(Passage provided):
>> START

The International Auschwitz Committee considers the punishment of crimes committed by the National Socialists to be insufficient, despite ongoing trials. “The survivors are outraged and bitter about the German post-war judiciary and the punishment for the crimes in the concentration camps, because the vast majority of perpetrators remained unmolested by the judiciary and were able to live completely undisturbed in Germany,” said acting Vice President Christoph Heubner. With a view to the trial of a suspected former SS guard in the Sachsenhausen concentration camp, he also acknowledged the Neuruppin Regional Court’s willingness to investigate.

According to the indictment, the 101-year-old, as an SS guard at the Sachsenhausen concentration camp at the time, is said to have aided and abetted the murder of more than 3,500 prisoners from 1942 to 1945. So far, the accused has denied that he worked in the concentration camp at all. He stated that he had been working as a farmhand near Pasewalk (Mecklenburg-Western Pomerania) at the time in question. He had been resettled from Lithuania to Germany in 1941 as a so-called Volksdeutscher. The public prosecutor’s office in Neuruppin refers to documents relating to an SS guard with the man’s name, date of birth and place of birth. She is demanding five years in prison for the accused.

>> END

(Given entries):
>> START

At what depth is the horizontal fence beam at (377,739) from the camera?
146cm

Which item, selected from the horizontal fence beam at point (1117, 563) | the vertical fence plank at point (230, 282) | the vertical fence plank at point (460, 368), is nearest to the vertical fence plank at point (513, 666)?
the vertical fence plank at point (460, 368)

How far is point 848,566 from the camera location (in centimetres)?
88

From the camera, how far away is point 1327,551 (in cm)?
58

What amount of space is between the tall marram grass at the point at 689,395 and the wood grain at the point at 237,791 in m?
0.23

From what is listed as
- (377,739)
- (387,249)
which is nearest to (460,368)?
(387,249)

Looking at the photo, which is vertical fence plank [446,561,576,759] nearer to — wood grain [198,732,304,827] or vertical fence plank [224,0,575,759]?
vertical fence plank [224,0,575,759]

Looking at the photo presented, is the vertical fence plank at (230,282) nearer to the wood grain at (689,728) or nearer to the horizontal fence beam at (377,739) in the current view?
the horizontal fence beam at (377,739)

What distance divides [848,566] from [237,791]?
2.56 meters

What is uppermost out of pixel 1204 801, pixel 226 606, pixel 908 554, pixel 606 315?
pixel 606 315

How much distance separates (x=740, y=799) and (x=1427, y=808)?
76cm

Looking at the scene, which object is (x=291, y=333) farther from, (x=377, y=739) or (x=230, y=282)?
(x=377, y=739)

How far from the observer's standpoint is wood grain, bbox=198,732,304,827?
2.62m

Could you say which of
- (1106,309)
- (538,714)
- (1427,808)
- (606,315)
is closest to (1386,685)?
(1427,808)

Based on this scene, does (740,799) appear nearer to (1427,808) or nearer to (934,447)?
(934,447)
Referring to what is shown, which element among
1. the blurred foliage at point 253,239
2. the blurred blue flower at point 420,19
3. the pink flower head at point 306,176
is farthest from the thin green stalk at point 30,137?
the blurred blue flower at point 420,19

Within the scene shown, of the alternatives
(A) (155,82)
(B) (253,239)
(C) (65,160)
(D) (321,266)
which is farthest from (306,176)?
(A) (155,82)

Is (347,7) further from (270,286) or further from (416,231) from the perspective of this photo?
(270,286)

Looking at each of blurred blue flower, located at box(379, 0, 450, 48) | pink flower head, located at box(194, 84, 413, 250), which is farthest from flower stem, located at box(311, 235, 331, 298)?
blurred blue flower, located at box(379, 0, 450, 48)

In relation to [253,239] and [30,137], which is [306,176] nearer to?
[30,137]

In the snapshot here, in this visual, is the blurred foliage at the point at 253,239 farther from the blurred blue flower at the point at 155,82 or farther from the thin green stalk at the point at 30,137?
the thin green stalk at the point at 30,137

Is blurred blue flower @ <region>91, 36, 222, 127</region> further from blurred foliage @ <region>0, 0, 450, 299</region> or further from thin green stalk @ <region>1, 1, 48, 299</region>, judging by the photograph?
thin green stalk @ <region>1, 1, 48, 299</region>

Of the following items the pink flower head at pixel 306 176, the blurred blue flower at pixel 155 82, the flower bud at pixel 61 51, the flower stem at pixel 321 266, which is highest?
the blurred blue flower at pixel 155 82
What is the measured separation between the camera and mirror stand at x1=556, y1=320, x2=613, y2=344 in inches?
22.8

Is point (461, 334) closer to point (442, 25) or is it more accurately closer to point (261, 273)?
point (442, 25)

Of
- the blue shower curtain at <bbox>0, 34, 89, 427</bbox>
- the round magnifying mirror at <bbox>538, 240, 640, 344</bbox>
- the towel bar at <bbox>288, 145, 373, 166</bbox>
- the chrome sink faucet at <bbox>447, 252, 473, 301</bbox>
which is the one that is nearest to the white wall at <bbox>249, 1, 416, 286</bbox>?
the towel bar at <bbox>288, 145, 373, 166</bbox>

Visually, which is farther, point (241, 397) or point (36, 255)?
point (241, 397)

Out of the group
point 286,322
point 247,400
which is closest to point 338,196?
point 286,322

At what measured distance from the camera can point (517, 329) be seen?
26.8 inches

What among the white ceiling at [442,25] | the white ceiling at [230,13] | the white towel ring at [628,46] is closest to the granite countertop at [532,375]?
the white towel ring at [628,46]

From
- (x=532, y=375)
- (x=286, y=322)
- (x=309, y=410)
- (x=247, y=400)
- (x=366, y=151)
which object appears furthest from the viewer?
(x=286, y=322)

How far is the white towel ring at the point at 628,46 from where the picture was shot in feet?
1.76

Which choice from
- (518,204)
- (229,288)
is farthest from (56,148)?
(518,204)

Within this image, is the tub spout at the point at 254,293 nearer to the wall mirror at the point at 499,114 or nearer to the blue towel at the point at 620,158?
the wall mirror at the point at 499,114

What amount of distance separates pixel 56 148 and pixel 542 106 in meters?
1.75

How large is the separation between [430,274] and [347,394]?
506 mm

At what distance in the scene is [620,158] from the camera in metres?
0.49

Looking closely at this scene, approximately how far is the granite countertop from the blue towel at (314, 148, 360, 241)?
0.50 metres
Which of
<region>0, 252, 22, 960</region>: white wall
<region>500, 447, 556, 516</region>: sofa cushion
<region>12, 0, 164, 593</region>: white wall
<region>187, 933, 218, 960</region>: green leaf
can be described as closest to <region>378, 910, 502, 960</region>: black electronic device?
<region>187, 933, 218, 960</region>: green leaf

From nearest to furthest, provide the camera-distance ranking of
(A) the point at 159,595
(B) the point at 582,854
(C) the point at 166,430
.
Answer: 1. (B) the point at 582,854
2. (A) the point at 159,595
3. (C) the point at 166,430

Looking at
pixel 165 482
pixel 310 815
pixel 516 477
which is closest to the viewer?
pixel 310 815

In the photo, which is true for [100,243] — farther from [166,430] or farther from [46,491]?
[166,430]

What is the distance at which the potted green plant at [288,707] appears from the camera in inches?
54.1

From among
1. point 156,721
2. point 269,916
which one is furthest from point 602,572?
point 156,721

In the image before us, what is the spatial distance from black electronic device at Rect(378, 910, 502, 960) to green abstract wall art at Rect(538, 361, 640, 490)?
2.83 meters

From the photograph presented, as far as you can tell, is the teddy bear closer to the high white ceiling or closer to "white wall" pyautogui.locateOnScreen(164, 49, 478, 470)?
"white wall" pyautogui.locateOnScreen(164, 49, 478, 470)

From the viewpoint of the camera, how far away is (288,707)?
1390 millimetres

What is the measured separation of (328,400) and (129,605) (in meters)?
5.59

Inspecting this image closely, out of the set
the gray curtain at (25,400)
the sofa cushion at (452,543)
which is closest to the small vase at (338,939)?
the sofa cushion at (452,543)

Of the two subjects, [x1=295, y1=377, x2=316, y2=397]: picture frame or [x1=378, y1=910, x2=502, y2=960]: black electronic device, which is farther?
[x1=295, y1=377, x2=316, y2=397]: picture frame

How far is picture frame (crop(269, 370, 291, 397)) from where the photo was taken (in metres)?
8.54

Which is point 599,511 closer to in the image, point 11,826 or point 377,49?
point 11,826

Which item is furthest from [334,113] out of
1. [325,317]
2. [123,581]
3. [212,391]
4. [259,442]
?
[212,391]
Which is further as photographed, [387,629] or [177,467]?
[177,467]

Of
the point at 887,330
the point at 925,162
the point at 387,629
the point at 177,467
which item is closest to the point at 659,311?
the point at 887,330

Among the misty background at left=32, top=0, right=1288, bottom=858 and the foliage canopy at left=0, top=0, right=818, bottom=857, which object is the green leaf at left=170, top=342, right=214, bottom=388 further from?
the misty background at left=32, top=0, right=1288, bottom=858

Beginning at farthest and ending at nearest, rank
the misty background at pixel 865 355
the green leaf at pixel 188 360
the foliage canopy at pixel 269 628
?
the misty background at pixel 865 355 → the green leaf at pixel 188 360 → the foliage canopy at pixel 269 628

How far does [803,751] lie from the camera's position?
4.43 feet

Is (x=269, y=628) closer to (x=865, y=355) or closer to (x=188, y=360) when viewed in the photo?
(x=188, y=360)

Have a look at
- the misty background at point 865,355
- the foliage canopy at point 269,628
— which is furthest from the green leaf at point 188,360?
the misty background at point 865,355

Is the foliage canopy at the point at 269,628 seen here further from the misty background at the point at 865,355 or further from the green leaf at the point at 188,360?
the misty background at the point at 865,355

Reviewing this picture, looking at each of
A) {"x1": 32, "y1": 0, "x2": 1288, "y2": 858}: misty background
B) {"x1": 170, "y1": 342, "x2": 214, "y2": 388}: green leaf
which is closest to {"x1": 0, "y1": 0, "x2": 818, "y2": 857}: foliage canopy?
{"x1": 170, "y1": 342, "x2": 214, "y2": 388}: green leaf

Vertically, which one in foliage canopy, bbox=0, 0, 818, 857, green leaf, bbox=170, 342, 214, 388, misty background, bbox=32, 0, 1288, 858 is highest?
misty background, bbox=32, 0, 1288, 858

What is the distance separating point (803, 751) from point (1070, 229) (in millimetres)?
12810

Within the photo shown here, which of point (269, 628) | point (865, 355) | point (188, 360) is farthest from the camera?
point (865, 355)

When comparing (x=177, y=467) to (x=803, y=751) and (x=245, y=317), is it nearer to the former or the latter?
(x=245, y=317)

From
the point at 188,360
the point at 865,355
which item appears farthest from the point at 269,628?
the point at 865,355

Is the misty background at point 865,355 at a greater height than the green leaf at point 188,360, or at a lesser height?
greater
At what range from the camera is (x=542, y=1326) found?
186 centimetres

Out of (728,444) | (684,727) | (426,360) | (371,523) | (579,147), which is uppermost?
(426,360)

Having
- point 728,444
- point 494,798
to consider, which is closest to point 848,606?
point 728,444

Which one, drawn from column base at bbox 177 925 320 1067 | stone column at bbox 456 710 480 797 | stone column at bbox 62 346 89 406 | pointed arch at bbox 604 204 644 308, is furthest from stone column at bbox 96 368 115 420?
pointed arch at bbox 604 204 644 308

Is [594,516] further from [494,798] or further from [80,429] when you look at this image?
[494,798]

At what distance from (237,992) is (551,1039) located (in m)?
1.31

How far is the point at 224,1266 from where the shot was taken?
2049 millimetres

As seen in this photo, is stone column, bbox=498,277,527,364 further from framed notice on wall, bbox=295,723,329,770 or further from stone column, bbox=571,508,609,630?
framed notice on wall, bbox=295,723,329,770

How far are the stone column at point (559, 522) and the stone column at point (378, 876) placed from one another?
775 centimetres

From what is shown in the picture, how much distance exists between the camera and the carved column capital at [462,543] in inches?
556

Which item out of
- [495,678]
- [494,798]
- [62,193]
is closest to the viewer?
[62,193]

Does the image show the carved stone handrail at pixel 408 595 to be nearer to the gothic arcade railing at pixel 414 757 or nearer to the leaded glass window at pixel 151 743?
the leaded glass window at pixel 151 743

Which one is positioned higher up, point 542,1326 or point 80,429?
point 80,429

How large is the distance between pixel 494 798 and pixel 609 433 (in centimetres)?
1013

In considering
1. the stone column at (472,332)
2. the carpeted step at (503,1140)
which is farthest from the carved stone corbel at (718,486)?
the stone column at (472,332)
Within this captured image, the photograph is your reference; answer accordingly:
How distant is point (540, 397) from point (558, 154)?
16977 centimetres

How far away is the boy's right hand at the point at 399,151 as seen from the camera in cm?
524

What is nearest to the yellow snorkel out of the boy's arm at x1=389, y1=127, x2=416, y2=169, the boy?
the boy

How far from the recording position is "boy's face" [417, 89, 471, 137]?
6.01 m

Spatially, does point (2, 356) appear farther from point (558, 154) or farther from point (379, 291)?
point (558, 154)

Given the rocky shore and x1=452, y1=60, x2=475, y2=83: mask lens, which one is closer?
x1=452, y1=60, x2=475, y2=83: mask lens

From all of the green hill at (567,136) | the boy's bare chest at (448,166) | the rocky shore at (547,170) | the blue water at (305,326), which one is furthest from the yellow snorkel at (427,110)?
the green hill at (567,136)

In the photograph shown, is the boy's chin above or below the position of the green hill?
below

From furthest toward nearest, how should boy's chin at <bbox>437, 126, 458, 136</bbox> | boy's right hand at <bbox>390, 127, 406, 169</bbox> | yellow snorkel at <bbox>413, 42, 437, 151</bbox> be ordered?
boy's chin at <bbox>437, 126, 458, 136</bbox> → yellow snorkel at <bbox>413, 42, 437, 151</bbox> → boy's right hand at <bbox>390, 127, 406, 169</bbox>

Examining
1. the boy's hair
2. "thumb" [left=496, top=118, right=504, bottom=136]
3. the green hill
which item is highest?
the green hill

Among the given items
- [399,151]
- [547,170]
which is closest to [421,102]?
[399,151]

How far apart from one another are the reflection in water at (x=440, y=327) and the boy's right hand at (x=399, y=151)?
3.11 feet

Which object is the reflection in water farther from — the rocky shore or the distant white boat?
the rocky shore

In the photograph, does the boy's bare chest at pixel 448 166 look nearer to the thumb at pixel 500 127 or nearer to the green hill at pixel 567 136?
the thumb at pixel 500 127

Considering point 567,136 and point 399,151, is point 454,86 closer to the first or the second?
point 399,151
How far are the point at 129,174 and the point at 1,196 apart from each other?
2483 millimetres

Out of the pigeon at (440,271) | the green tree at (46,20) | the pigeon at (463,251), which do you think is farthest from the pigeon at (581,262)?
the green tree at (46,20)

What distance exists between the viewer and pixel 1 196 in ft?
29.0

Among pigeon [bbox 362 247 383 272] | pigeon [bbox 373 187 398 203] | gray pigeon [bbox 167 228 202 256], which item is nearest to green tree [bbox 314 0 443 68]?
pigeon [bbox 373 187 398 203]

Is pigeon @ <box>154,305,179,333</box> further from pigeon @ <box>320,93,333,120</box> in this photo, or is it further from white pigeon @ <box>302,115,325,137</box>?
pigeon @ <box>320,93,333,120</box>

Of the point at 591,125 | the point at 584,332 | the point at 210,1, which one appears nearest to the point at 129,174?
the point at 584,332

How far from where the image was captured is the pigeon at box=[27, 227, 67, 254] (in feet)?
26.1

>> END

(To do):
• A. List every calendar year mentioned in the article about the Sachsenhausen trial.
• B. In the article about the Sachsenhausen trial, what sentence does the Neuruppin public prosecutor's office seek for the accused?
• C. Resume the article about the Sachsenhausen trial after its last sentence.

(Results of the exercise):
• A. 1941, 1942, 1945

• B. Five years in prison.

• C.
According to the Vice President, the required sentence has a symbolic character “in view of what happened in Sachsenhausen and in which the accused more than obviously played a part”. The sentence was “disproportionate, low and painful for the survivors and their relatives” in view of the accused aiding and abetting the murder of more than 3,500 prisoners. “The survivors always pointed out that even the smallest warden was in control of their life and death every minute in the camp and that even the smallest warden was indispensable in the great wheel of annihilation and terror,” said Heubner.

The survivors and their relatives spoke at the trial, the accused remained silent and denied, said Heubner. “And so this demand by the public prosecutor’s office for the survivors is also an acknowledgment of their suffering and a response to the silence and denial of this SS perpetrator, with whom they have been painfully confronted again and again for many decades.”

The plea by co-plaintiff lawyer Thomas Walther is expected in the process this Monday. A trial against a suspected former secretary in the Stutthof concentration camp is currently under way in the Itzehoe district court. The 96-year-old woman is accused of being an accessory to murder in more than 11,000 cases. (dpa)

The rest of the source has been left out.